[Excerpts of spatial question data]
========================

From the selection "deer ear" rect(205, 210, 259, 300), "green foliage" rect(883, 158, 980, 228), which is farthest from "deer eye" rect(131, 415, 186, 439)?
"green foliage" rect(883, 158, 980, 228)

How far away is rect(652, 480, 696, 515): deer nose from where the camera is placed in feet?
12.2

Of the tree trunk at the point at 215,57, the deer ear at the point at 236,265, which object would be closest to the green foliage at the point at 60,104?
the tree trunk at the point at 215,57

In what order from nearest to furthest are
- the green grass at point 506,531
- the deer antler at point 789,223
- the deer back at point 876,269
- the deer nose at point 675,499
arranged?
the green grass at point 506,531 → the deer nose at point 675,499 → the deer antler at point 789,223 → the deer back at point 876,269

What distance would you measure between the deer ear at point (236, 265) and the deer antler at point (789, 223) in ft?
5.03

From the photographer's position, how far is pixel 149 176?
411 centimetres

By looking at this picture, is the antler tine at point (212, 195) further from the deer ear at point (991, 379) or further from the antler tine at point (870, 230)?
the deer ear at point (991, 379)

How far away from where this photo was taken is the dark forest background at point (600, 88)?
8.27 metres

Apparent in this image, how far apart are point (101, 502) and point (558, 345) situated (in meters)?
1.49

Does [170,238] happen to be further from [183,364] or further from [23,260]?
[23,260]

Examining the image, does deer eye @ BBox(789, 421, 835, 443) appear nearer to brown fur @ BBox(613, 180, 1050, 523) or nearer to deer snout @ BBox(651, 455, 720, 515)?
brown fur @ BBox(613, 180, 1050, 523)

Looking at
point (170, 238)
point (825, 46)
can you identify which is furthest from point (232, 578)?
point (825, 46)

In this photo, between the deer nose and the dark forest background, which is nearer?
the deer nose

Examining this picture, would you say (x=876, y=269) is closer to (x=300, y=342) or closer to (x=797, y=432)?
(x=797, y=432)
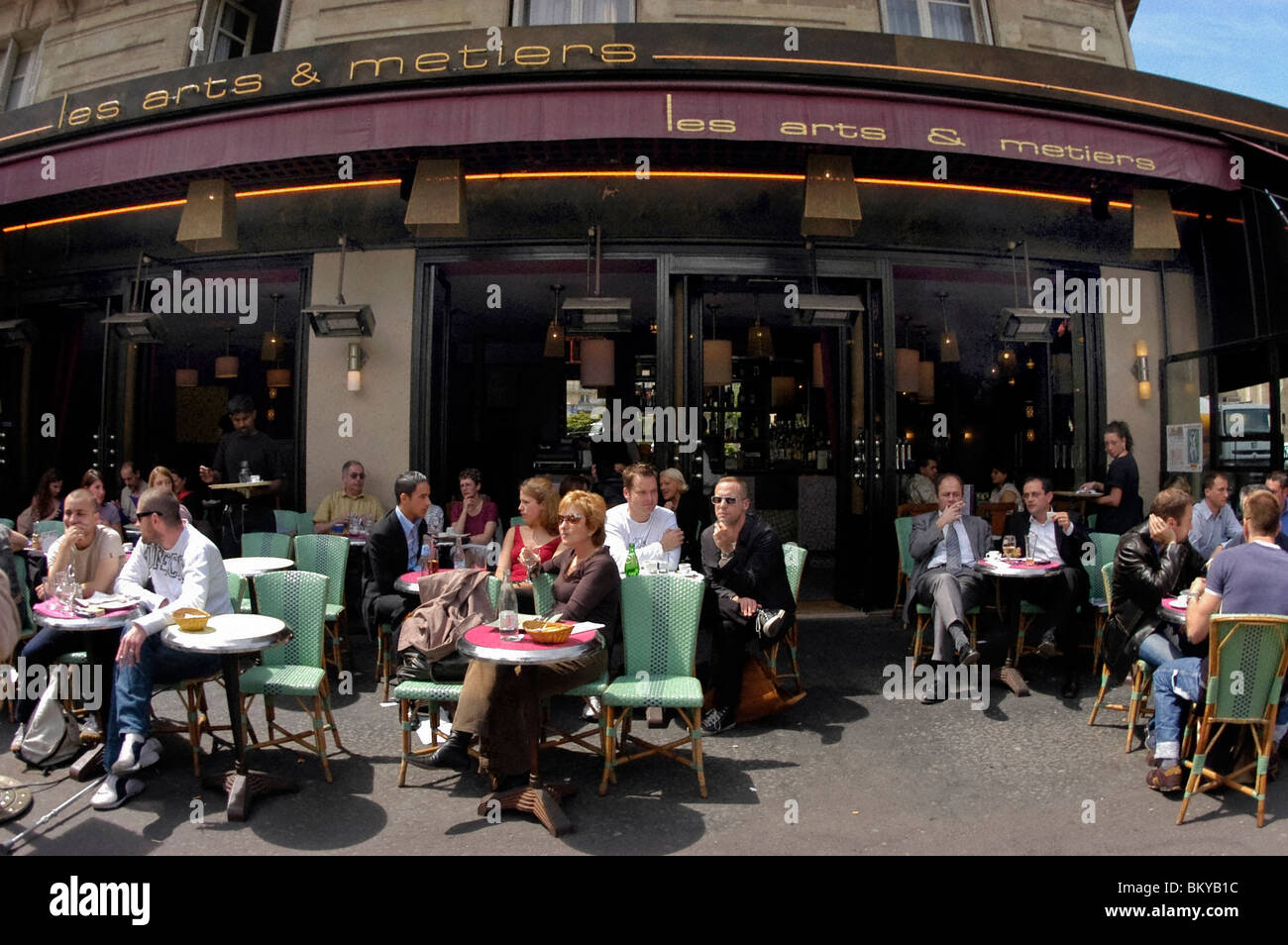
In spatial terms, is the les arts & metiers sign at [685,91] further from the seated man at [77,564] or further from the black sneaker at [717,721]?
the black sneaker at [717,721]

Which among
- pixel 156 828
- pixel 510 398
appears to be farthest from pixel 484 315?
pixel 156 828

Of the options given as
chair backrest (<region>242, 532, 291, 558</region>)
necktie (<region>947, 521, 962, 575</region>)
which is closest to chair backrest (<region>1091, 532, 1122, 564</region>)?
necktie (<region>947, 521, 962, 575</region>)

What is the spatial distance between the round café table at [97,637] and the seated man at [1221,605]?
201 inches

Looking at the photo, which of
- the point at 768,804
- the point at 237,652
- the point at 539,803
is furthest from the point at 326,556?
the point at 768,804

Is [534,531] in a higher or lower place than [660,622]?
higher

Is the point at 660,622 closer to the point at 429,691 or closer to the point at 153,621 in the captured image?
the point at 429,691

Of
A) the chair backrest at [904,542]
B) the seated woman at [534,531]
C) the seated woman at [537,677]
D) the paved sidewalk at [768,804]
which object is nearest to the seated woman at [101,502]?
the paved sidewalk at [768,804]

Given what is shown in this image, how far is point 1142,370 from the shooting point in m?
8.41

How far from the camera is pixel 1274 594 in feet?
11.8

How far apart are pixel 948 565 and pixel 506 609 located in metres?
3.43

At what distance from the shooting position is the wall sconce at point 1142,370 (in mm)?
8414

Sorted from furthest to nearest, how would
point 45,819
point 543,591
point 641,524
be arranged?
point 641,524, point 543,591, point 45,819

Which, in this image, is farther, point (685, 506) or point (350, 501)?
point (350, 501)
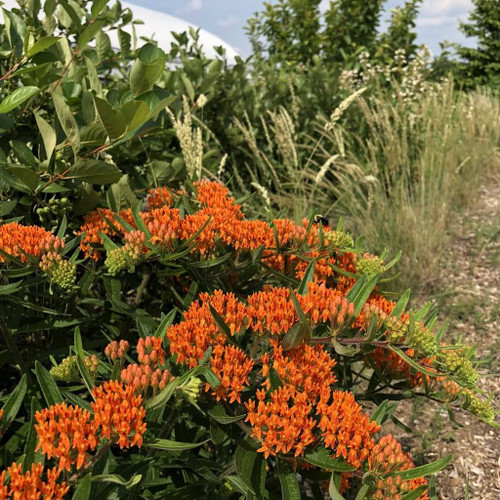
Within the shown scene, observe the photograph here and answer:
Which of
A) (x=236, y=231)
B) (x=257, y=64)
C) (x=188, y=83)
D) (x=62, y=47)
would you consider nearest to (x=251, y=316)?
(x=236, y=231)

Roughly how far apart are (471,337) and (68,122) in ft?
10.6

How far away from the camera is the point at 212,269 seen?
1.67 meters

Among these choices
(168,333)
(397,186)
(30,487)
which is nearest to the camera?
(30,487)

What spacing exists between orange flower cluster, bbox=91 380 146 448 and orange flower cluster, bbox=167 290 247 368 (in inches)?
8.4

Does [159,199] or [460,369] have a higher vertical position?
[159,199]

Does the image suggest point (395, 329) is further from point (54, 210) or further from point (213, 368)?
point (54, 210)

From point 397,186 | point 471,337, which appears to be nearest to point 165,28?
point 397,186

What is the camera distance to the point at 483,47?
1622 cm

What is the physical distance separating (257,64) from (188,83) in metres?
2.82

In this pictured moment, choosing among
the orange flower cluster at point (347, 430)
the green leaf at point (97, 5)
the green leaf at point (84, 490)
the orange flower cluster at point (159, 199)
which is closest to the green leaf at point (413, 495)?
the orange flower cluster at point (347, 430)

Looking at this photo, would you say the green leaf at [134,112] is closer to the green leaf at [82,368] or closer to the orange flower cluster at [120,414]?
the green leaf at [82,368]

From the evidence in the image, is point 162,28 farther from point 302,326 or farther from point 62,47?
point 302,326

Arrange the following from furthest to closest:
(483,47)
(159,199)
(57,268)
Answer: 1. (483,47)
2. (159,199)
3. (57,268)

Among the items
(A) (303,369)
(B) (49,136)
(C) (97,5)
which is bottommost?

========================

Extract, exactly as they appear, the lines from the one containing "Does the image" through the final line.

* Result below:
Does the image suggest point (395, 329) is further from point (54, 210) or further from point (213, 368)?
point (54, 210)

From point 397,186 | point 471,337, which appears to be nearest to point 165,28?
point 397,186

What is the camera distance to the point at 483,47?
1622 cm

What is the physical distance separating (257,64) from (188,83) in metres?
2.82

In this pictured moment, choosing among
the orange flower cluster at point (347, 430)
the green leaf at point (97, 5)
the green leaf at point (84, 490)
the orange flower cluster at point (159, 199)
which is closest to the green leaf at point (413, 495)?
the orange flower cluster at point (347, 430)

Looking at this photo, would you say the green leaf at [134,112] is closer to the green leaf at [82,368] or closer to the orange flower cluster at [120,414]?
the green leaf at [82,368]

From the evidence in the image, is point 162,28 farther from point 302,326 or farther from point 62,47?
point 302,326

Arrange the following from furthest to closest:
(483,47)
(159,199)
(57,268)
Answer: 1. (483,47)
2. (159,199)
3. (57,268)

Among the items
(A) (303,369)
(B) (49,136)
(C) (97,5)
which is bottommost?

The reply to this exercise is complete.